Volume 2016 | Article ID 4893724 | https://doi.org/10.1155/2016/4893724

The Numerical Analysis of Two-Sided Space-Fractional Wave Equation with Improved Moving Least-Square Ritz Method

Rongjun Cheng,¹Hongxia Ge,¹and Yong Wu²

Academic Editor: Efstratios Tzirtzilakis

Received17 Dec 2015

Accepted22 Feb 2016

Published17 Mar 2016

Abstract

A numerical analysis of the space-fractional wave equation is carried out by the improved moving least-square Ritz (IMLS-Ritz) method. The trial functions for the space-fractional wave equation are constructed by the IMLS approximation. By the Galerkin weak form, the energy functional is formulated. Employing the Ritz minimization procedure, the final algebraic equations system is obtained. In this numerical analysis, the applicability and efficiency of the IMLS-Ritz method are examined by some example problems. Comparing the numerical results with the analytical solutions, the stability and accuracy of the IMLS-Ritz method are also presented.

1. Introduction

Due to extensive use in the fields of dynamics [1], fluid mechanics [2], viscoelasticity [3], materials [4], hydrology [5], biology [6, 7], porous media [8], physics [9, 10], engineering [11, 12], and so on, fractional partial differential equations have become a hot research topic. Consequently, scholars pay much attention to the analytical solutions of fractional partial differential equation (PDE) of physical interest. Unfortunately, a fractional PDE has no exact solution in many cases owing to complex series or special functions. So it is extremely important and necessary to resort to numerical solutions.

The fractional diffusion-wave equation has been an interesting topic to invest in during the past decades. There is already some important progress for the fractional diffusion equation or advection-diffusion equations. Deng [13–15] presented the numerical method for fractional diffusion equations, Liu et al. [16] used the difference method for space-time fractional equation and presented the stability and convergence, Meerschaert and Tadjeran [17] applied the finite difference approximation for space-fractional equations, Meng [18] put forward a new approach for solving fractional partial differential equations, Sousa [19] developed numerical approximations for fractional diffusion equations via splines, Zhou and Wu [20] proposed the finite element multigrid method for the boundary value problem of fractional advection dispersion equation. Nigmatullin [21] presented the fractional diffusion equation to describe the diffusion in porous media. Mainardi [22, 23] has shown that the FWE describes the propagation of mechanical diffusive waves in viscoelastic media. Much study has been done for the time fractional PDE in [24–26]. In fact, most of the works focus on the time fractional PDE. In another latest paper, Sweilam et al. considered a 1D fractional wave equation in [27], Deng et al. used the alternating direction implicit algorithm for the space-fractional equation in [28], Jia and Wang used the fast finite difference methods for space-fractional PDE with fractional derivative boundary conditions in [29], and Guan and Gunzburger applied the finite element method (FEM) for the space-time fractional PDE in [30].

In the past few decades, meshless methods have already been a hot research topic in computational mechanics. Meshless methods also become important and powerful tools to research and analyze kinds of PDE. Researchers have presented many kinds of meshless methods, including the diffuse element method (DEM) [31], the smoothed particle hydrodynamics (SPH) method [32], the reproducing kernel particle method (RKPM) [33], the element-free Galerkin (EFG) method [34–37], the meshless local Petrov-Galerkin method (MLPG) [38–40], the hp-meshless cloud method [41], boundary element-free method (BEFM) [42, 43], the complex variable meshless method [44, 45], radius basis functions (RBF) [46], and LBIE method [47]. Now, meshless methods are widely used in various fields.

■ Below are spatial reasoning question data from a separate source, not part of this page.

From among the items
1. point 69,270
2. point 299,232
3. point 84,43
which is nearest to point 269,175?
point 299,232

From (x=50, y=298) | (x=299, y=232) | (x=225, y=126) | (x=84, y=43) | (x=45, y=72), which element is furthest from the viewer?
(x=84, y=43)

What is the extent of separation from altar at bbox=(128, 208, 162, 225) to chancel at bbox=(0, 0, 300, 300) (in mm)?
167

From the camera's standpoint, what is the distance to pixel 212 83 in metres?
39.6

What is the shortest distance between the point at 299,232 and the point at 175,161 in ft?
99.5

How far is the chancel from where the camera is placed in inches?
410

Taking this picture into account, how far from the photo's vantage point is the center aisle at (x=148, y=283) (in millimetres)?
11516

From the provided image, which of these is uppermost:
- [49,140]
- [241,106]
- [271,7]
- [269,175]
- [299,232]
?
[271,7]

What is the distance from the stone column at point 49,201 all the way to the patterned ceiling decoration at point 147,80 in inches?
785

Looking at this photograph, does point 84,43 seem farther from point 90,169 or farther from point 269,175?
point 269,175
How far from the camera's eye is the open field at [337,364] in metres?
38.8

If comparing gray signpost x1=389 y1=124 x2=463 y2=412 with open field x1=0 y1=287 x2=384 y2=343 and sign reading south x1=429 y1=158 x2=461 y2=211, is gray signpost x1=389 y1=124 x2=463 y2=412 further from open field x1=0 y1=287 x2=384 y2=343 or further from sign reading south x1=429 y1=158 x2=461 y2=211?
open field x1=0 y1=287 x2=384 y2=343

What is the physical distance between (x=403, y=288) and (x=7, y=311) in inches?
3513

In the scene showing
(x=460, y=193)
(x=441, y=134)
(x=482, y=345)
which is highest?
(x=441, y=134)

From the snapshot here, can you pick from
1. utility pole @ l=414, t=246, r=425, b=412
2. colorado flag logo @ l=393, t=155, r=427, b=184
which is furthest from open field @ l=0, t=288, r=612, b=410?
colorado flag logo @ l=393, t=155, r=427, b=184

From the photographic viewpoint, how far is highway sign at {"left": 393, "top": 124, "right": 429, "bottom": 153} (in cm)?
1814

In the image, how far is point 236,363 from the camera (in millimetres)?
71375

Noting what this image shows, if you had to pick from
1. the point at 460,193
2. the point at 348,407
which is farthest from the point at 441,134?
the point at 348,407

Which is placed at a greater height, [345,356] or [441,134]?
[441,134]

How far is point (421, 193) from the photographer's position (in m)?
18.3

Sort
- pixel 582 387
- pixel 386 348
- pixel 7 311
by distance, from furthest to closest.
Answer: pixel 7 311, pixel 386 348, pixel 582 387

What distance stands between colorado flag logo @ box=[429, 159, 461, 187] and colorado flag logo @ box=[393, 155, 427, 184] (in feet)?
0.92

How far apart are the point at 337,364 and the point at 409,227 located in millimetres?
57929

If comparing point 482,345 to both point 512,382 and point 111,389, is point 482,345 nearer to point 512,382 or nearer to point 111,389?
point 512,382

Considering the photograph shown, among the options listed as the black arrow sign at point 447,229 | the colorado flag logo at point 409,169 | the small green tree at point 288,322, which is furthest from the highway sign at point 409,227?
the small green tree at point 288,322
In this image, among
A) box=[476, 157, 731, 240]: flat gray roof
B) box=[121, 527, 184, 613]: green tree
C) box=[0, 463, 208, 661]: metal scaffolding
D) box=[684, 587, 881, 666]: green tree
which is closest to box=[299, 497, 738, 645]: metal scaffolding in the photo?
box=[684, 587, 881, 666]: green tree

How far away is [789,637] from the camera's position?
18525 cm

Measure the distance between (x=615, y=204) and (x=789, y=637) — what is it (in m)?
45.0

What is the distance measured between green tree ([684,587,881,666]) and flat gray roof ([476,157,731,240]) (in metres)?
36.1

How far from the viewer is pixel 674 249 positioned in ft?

The MLS approximation originated from data fitting [48]. In recent years, the MLS technique is often used for analysis of solid mechanics problems in the meshless method or EFG method [48]. Unfortunately, the final algebraic equations system obtained by EFG method may be ill-conditioned. Thus, the ill-conditioned algebraic equations system should be considered in the MLS approximation. Unless we solve the equation, it is hard to confirm whether the algebraic equations system is ill-conditioned or not. Therefore, it could lead to poor or erroneous numerical results. In order to overcome this problem, Cheng and Chen proposed the IMLS approximation [49]. In the IMLS approximation, the orthogonal function system is chosen as the basis function, and the resulting algebraic equation system is not ill-conditioned any more. Based on the IMLS approximation, the boundary element-free method is presented for elasticity, fracture, elastodynamics, and potential problems [50–53]. The IEFG method is a combination of IMLS approximation and EFG method [54–57]. The IEFG method needs fewer nodes than the conventional EFG method. Hence, the IEFG method is bounded to increase the computational speed and has higher accuracy than the EFG method.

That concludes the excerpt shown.